The PacMAN project will increase the technical and scientific capacity in marine invasive species early warning and early detection using the latest technologies in genomics and metabarcoding (eDNA) and will directly support the implementation of national and international policies with the aim to reduce and prevent the introduction of new invasive species into the marine environment.
One million species are on the verge of extinction and the introduction of non-indigenous species (NIS) to new environments is listed as one of the five key drivers impacting biodiversity, according to the recent IPBES global assessment. Small Islands Developing States, SIDS, are particularly vulnerable to such a risk. In addition to the climate and biodiversity crises, marine bioinvasions also pose a real biosecurity risk for human health and the sustainability of livelihoods. It is widely recognized that ship’s ballast water and vessel biofouling, including the surge of new (or larger) marine structures linked to the unfolding and fast-growing blue economy, are the main vectors for the introduction and spread of NIS in the marine environment.

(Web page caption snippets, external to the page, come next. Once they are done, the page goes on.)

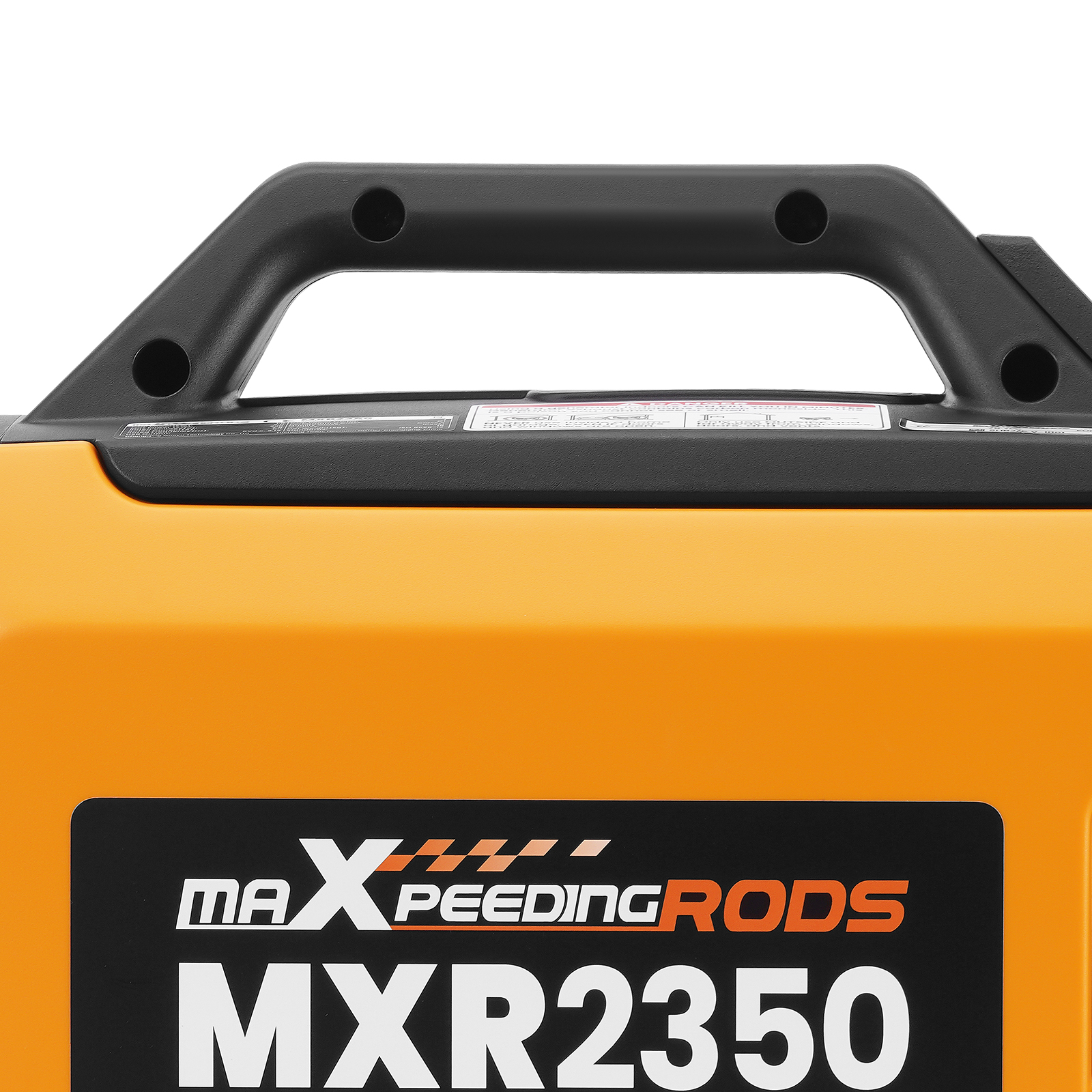 2000W Generator Petrol Inverter Portable Suitcase Silent 15KG Camping RV SUV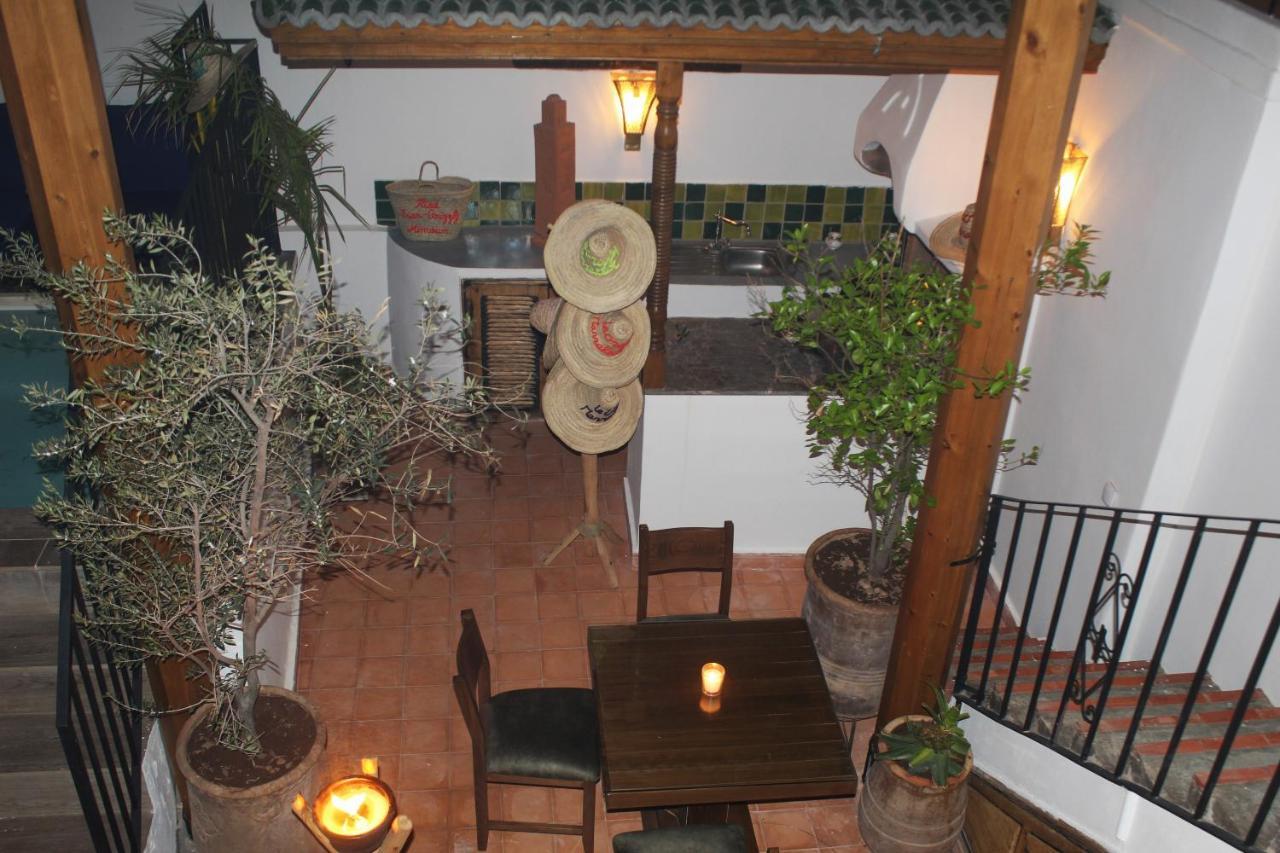 Riad Luxe Location Le Grizzly Marrakesh Exteriör bild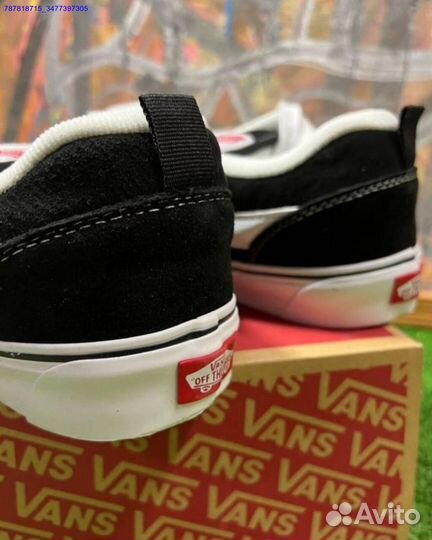 Кроссовки Vans Knu Skool Оригинал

The IOC Project Office in Oostende (Belgium) will be responsible for the overall coordination and implementation of the project, supported by a local project manager hosted at the University of the South Pacific. This will involve developing a national Bioinvasions Monitoring Plan for Fiji, based on a need’s assessment and a review of current best in detecting invasive species.
Following a testing phase, where the proposed protocols are tested and optimized, an operational phase begins with local scientists in field sampling, sample processing, DNA sequencing and data management. The South-West Pacific OBIS node hosted at NIWA (New Zealand) will assist in the training. This is then connected with a bioinformatics pipeline in order to improve the availability of omics data, and more specifically metabarcoding data from biofouling communities, to global data infrastructures (OBIS) and preserve provenance with links to other repositories where standardized metadata (GEOME), sequence data (INSDC), and taxonomic information are stored.
Photos of first field deployment of PacMAN.
The goal is a decision-support tool which will provide observations in a user-friendly dashboard indicating potential presence of invasive species (including pathogens and pest species) or risk of invasions to support local management. Early warnings will be generated based on observations in nearby adjacent areas and will provide a service for local managers and decision makers to set up targeted monitoring programmes.
Strong stakeholder engagement (WP6) will ensure the marine bioinvasions monitoring plan and the decision-support tool are owned by and meet the requirements of local management.